Archaeological site in Bosnia and Herzegovina

The Konjic Mithraeum, or Konjički Mithraeum (Konjički mitrej), is a Mithraeum, early 4th century AD temple dedicated to God of the Sun, Mithra, discovered in Konjic, Bosnia and Herzegovina.

==History==
The mithraeum in Konjic was a temple dedicated to God of the Sun, Mithra. The god was worshiped and cult of Mithraism spread to other parts of Roman Empire, throughout the Mediterranean basin, by slaves and merchants from the Orient, and by Roman soldiers who came into contact with the followers of the cult in the East.

==Discovery and protection==
The remains of the Mithraeum in Konjic were discovered in January 1897, at the banks of river Trešanica, under village Repovci, on the outskirts of Konjic.
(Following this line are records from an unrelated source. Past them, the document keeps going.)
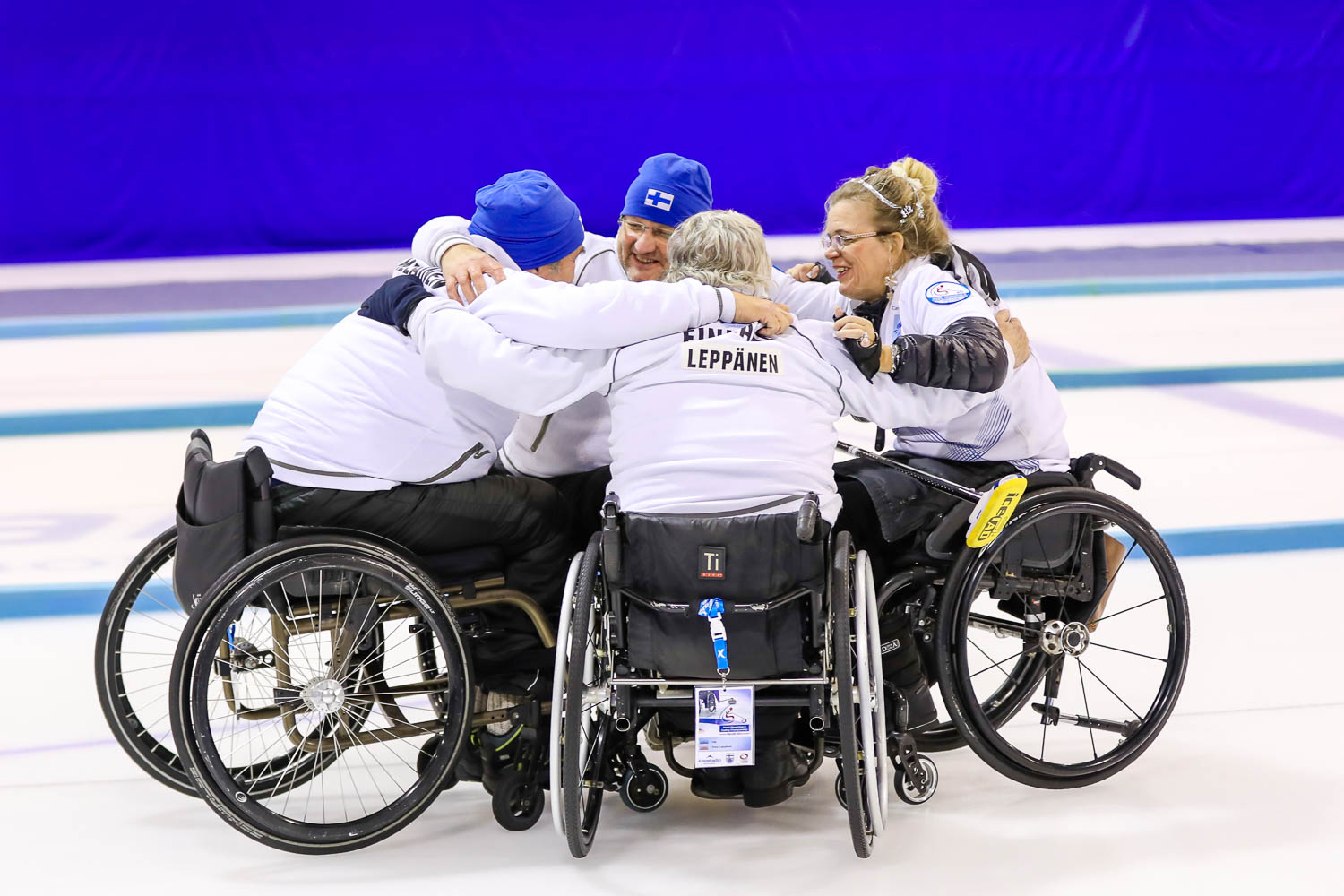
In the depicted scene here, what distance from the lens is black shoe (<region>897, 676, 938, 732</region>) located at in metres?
2.34

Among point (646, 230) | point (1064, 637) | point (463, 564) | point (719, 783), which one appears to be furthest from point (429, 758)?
point (646, 230)

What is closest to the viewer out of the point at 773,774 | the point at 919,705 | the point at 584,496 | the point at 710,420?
the point at 710,420

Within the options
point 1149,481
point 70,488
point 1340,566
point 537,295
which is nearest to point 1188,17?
point 1149,481

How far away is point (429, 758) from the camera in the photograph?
90.9 inches

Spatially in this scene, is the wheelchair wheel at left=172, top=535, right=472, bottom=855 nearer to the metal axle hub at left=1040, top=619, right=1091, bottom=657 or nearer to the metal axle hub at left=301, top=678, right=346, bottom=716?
the metal axle hub at left=301, top=678, right=346, bottom=716

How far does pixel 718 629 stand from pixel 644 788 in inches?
17.6

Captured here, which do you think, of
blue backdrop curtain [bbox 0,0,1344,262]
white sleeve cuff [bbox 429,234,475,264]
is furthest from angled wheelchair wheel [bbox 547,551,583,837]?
blue backdrop curtain [bbox 0,0,1344,262]

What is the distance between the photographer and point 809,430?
2100 millimetres

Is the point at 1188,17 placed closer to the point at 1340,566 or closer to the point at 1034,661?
the point at 1340,566

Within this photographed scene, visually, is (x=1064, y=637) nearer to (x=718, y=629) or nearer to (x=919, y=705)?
(x=919, y=705)

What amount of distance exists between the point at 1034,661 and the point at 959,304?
751 mm

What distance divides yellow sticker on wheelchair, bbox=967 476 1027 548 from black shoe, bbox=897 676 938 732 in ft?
1.05

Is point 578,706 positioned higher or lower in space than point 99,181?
lower

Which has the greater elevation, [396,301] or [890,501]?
[396,301]
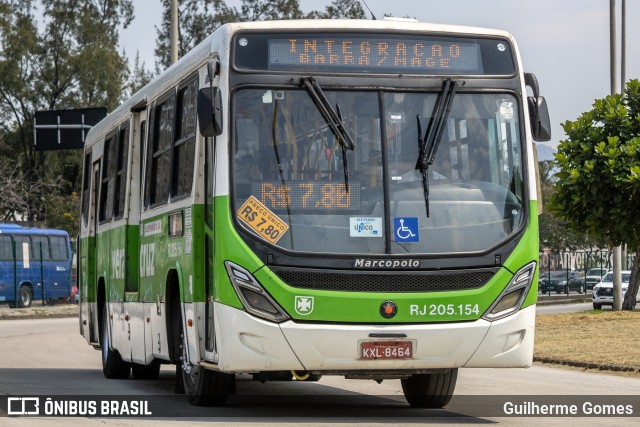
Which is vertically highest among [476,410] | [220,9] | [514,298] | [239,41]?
[220,9]

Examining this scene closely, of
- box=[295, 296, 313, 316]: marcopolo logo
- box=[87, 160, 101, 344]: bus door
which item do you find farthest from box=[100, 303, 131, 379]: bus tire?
box=[295, 296, 313, 316]: marcopolo logo

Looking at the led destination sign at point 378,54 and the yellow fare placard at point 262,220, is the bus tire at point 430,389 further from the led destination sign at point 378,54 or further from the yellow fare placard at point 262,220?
the led destination sign at point 378,54

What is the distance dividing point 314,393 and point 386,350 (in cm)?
415

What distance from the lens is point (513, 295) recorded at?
39.9 ft

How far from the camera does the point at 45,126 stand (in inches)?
1609

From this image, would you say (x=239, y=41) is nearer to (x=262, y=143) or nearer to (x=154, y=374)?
(x=262, y=143)

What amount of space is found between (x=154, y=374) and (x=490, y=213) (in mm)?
7429

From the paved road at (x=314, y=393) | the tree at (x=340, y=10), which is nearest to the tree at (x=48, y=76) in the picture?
the tree at (x=340, y=10)

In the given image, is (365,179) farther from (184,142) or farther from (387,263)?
(184,142)

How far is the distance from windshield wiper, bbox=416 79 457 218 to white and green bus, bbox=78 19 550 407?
12 mm

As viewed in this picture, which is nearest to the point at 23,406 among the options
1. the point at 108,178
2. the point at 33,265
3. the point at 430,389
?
the point at 430,389

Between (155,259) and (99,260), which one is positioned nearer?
(155,259)

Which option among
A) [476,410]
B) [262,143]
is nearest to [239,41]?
[262,143]

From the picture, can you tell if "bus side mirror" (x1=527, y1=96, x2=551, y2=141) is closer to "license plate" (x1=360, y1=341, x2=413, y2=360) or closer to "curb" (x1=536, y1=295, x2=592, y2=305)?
"license plate" (x1=360, y1=341, x2=413, y2=360)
The Konjic site is atypical as its floor level is at ground level. This means that temple main characteristic is absence of cave, hollow ground or even constructed spelaea. The Mithraism followers sought as a norm to found their places of worship in caves, whereas in absence of such topographical features they would excavate the soil, where the terrain permitted, and built small single-celled temple, known as spelaea, to reinforce the impression of a cave. However, in case of Konjic, temple was established on open ground, and only protection and seclusion was provided by dense forest, which disappeared by times of its discovery.

The mithraic relief of Konjic, carved in gray limestone, is two-sided relief, and it shows a Tauroctony in one side and a ritual meal in the other.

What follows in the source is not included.